▶ [What is needed]
How many lines within the records include the word "burst"? Only that number should be given.

Dataset entries
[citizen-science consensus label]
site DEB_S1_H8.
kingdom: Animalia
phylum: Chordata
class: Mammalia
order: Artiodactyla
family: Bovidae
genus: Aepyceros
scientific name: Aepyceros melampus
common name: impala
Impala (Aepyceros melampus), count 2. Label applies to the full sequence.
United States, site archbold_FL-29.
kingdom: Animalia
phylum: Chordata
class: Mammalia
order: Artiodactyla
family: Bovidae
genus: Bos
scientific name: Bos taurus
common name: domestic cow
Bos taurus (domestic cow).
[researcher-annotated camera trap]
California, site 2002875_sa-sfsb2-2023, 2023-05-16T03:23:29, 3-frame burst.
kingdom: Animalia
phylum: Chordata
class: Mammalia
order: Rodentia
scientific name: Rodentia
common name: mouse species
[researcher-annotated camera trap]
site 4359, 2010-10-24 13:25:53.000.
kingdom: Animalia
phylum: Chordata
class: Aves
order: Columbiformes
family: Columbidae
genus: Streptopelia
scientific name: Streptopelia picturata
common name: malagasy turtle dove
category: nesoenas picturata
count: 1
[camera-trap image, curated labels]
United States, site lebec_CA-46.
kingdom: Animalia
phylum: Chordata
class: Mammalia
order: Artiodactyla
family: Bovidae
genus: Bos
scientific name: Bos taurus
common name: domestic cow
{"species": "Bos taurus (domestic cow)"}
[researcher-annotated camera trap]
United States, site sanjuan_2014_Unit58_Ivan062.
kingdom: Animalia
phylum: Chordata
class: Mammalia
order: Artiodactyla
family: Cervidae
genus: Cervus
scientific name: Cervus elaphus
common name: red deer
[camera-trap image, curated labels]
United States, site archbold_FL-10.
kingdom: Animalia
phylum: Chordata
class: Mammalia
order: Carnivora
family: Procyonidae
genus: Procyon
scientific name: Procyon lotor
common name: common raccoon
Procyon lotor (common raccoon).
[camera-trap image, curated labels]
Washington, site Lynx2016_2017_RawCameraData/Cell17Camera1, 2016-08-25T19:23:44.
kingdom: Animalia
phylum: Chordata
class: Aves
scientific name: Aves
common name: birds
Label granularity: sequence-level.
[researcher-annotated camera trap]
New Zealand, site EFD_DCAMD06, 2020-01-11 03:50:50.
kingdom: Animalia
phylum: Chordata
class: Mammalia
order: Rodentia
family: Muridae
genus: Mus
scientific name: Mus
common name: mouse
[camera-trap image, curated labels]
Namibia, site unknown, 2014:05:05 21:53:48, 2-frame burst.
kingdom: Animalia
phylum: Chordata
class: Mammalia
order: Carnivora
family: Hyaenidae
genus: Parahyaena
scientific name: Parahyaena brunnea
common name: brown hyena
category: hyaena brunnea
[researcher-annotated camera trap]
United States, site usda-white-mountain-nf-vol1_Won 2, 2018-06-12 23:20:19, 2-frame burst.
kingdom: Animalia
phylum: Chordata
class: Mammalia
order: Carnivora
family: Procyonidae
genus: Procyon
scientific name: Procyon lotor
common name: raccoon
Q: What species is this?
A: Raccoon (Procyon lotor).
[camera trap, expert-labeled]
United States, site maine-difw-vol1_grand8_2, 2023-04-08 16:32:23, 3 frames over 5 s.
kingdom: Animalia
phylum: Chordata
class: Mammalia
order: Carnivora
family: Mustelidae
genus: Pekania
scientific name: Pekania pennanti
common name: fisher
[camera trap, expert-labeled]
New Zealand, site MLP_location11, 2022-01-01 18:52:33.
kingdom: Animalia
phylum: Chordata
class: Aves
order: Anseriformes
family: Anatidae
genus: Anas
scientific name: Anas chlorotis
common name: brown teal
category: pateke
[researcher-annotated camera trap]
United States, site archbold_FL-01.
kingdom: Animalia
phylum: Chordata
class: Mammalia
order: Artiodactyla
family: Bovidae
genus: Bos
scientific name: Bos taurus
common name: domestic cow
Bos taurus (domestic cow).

▶ [Output of the exercise]
3